-- Start DATA FOR PROCESSING --
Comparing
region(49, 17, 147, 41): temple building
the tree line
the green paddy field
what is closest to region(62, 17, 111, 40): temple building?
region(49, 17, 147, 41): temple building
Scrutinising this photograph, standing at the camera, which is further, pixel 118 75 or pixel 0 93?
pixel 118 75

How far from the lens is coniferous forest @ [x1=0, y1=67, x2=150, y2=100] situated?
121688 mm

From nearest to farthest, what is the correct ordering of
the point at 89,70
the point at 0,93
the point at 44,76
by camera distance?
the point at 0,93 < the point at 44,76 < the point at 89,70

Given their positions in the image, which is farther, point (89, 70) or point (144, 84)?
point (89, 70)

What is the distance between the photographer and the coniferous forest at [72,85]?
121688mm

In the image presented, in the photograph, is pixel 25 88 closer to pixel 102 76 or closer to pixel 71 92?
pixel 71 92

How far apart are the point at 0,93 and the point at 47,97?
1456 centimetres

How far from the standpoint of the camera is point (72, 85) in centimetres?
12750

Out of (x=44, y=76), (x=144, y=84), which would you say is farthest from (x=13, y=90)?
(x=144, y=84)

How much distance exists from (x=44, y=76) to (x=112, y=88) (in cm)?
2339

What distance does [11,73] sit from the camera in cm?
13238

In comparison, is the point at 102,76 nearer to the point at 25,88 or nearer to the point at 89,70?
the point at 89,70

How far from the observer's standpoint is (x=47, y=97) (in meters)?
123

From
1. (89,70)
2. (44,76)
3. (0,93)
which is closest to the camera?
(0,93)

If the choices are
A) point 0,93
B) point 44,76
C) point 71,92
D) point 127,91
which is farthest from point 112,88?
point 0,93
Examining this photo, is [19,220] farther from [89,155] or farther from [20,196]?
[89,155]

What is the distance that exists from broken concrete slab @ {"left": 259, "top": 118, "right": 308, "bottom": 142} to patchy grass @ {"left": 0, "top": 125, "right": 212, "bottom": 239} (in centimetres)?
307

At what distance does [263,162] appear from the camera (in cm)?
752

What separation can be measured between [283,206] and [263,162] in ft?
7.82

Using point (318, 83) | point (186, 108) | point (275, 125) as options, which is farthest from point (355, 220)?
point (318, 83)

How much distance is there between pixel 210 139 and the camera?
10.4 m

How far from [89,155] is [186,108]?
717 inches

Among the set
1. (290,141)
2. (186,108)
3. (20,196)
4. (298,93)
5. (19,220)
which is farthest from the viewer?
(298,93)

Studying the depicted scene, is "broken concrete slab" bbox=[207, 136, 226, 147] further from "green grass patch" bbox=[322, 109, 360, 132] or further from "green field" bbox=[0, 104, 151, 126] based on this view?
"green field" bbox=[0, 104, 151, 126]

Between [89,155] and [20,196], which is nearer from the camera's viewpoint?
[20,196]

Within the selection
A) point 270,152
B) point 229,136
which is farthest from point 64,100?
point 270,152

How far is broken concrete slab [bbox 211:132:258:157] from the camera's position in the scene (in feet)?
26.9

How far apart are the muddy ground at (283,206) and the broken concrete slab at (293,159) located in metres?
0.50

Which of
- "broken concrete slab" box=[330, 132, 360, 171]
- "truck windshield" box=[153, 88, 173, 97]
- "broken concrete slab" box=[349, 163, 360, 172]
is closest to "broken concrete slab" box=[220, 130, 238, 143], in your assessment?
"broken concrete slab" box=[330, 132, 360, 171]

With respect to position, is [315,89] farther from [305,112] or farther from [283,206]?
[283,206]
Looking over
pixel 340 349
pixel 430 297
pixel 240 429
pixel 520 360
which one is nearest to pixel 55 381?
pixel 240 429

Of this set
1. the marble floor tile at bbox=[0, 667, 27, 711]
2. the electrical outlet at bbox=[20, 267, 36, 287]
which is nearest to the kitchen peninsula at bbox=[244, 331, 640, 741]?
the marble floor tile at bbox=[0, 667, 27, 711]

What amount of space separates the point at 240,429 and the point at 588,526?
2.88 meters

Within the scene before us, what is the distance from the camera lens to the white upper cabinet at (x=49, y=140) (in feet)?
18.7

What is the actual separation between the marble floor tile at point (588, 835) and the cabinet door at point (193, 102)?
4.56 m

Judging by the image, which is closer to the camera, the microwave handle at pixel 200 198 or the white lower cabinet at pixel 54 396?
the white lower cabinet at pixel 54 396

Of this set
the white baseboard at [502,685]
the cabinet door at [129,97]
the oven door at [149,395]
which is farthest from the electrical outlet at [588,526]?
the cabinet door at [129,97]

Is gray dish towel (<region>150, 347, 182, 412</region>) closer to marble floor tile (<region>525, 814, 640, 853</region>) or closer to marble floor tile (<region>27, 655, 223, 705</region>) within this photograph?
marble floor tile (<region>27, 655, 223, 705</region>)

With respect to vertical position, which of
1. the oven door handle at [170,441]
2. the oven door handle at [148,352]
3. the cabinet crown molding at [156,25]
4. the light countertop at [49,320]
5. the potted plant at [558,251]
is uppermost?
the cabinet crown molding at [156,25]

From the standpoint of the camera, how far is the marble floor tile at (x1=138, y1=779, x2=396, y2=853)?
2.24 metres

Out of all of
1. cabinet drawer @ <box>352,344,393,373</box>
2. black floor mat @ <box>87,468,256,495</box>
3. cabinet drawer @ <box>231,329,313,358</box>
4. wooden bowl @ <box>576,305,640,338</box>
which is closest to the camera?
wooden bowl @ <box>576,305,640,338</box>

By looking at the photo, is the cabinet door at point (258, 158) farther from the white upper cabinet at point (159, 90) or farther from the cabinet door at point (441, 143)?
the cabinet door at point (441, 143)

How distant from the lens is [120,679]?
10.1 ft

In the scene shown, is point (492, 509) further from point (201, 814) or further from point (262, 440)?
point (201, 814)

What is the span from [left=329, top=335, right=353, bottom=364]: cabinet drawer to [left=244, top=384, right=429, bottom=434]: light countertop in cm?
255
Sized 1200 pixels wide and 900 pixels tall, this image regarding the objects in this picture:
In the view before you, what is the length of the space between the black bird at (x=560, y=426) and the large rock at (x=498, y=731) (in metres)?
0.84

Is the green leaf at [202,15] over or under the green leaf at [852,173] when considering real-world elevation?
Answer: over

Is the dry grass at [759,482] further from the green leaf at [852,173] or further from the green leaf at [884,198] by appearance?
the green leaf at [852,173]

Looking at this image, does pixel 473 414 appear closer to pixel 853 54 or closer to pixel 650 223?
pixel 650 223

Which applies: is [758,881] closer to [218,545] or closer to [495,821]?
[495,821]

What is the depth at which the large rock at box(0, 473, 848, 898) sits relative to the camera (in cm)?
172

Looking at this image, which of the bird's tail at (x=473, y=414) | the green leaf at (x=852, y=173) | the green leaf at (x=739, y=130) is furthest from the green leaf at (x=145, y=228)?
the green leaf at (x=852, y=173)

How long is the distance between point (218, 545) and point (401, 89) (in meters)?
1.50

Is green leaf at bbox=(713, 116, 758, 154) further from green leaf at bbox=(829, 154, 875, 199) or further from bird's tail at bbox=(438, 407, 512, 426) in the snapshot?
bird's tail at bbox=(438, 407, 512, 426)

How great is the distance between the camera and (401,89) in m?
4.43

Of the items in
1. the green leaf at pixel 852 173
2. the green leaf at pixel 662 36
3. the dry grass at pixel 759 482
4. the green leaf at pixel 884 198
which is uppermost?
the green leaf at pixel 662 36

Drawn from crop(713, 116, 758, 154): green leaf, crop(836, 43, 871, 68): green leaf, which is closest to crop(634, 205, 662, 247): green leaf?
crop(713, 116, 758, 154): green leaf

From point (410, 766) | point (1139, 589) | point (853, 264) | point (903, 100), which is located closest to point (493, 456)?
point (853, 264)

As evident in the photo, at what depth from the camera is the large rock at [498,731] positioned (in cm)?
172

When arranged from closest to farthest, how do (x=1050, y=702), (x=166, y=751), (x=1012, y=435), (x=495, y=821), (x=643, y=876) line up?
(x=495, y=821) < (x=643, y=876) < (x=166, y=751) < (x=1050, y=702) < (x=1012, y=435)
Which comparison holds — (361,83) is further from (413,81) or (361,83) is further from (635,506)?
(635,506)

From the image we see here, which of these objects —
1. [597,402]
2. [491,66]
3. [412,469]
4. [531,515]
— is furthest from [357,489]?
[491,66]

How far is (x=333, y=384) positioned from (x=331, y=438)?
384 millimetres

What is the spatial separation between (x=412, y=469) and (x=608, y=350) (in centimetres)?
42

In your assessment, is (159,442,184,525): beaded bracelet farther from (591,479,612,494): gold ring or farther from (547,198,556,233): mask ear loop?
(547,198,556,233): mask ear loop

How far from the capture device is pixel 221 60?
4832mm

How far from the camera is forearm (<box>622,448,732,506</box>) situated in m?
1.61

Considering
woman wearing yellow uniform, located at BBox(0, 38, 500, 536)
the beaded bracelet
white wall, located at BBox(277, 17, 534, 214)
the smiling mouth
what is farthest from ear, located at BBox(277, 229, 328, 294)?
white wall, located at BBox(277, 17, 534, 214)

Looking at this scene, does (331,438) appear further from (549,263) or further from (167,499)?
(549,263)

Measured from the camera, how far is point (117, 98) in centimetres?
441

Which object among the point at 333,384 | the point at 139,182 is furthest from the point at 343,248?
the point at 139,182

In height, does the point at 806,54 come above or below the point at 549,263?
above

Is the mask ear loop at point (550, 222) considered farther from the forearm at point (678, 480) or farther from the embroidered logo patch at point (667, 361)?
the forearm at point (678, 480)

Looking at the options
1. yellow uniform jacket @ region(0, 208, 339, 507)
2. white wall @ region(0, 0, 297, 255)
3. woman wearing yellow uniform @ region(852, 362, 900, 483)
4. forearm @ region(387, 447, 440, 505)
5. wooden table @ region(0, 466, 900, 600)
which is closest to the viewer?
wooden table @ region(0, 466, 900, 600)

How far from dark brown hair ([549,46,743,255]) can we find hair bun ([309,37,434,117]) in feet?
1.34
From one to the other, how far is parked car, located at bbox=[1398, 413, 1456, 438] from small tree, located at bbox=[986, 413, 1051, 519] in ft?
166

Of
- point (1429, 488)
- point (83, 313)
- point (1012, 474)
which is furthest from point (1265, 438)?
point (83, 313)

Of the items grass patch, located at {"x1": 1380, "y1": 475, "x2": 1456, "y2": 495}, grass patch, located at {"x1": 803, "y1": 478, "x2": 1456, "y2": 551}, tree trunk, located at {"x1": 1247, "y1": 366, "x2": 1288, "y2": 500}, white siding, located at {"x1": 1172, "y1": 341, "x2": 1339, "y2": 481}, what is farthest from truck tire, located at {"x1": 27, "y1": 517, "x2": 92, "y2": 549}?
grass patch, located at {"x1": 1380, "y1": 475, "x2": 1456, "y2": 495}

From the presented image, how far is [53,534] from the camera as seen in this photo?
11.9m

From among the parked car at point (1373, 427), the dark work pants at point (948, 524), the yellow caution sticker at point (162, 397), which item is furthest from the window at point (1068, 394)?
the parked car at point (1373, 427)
-- End DATA FOR PROCESSING --
== SHORT TASK ==
Your task is to extract the lines running from the one with "How far from dark" to the end of the material, inclusive, copying each exactly and adding nothing.

== EXERCISE SOLUTION ==
How far from dark brown hair ([549,46,743,255]) can we find hair bun ([309,37,434,117]) in feet?
1.34
From one to the other, how far is parked car, located at bbox=[1398, 413, 1456, 438] from small tree, located at bbox=[986, 413, 1051, 519] in ft?
166

Of
- point (1429, 488)
- point (83, 313)
- point (1012, 474)
which is furthest from point (1265, 438)?
point (83, 313)

Of the items grass patch, located at {"x1": 1380, "y1": 475, "x2": 1456, "y2": 495}, grass patch, located at {"x1": 803, "y1": 478, "x2": 1456, "y2": 551}, tree trunk, located at {"x1": 1247, "y1": 366, "x2": 1288, "y2": 500}, white siding, located at {"x1": 1172, "y1": 341, "x2": 1339, "y2": 481}, what is farthest from truck tire, located at {"x1": 27, "y1": 517, "x2": 92, "y2": 549}?
grass patch, located at {"x1": 1380, "y1": 475, "x2": 1456, "y2": 495}

From the presented image, how far is [53,534] from the camera as seen in this photo?
11.9m

From among the parked car at point (1373, 427), the dark work pants at point (948, 524), the yellow caution sticker at point (162, 397), which item is furthest from the window at point (1068, 394)?
the parked car at point (1373, 427)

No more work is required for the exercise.